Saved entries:
= = = =

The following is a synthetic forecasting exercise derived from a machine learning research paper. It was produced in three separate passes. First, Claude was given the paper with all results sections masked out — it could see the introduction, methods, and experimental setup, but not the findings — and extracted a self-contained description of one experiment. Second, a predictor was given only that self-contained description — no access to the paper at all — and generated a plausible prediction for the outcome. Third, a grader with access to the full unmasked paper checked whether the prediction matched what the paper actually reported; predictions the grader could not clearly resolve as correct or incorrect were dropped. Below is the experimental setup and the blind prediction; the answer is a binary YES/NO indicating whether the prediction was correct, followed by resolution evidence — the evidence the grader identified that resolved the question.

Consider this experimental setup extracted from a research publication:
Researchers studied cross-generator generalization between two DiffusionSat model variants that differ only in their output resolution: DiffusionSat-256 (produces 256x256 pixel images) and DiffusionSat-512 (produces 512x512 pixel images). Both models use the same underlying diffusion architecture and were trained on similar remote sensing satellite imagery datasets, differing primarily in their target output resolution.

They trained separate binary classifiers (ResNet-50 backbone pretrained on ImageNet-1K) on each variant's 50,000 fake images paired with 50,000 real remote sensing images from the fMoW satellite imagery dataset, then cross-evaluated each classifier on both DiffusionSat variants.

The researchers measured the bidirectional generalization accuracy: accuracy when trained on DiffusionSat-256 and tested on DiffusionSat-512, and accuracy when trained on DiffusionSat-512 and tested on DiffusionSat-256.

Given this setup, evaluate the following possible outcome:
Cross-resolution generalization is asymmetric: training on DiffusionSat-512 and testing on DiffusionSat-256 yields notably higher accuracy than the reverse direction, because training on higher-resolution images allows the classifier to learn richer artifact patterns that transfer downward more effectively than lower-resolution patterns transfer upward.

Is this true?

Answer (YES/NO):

= = = =

Only a number belongs in the answer: the number of lines in the preceding data that hold "this".

Answer space:
3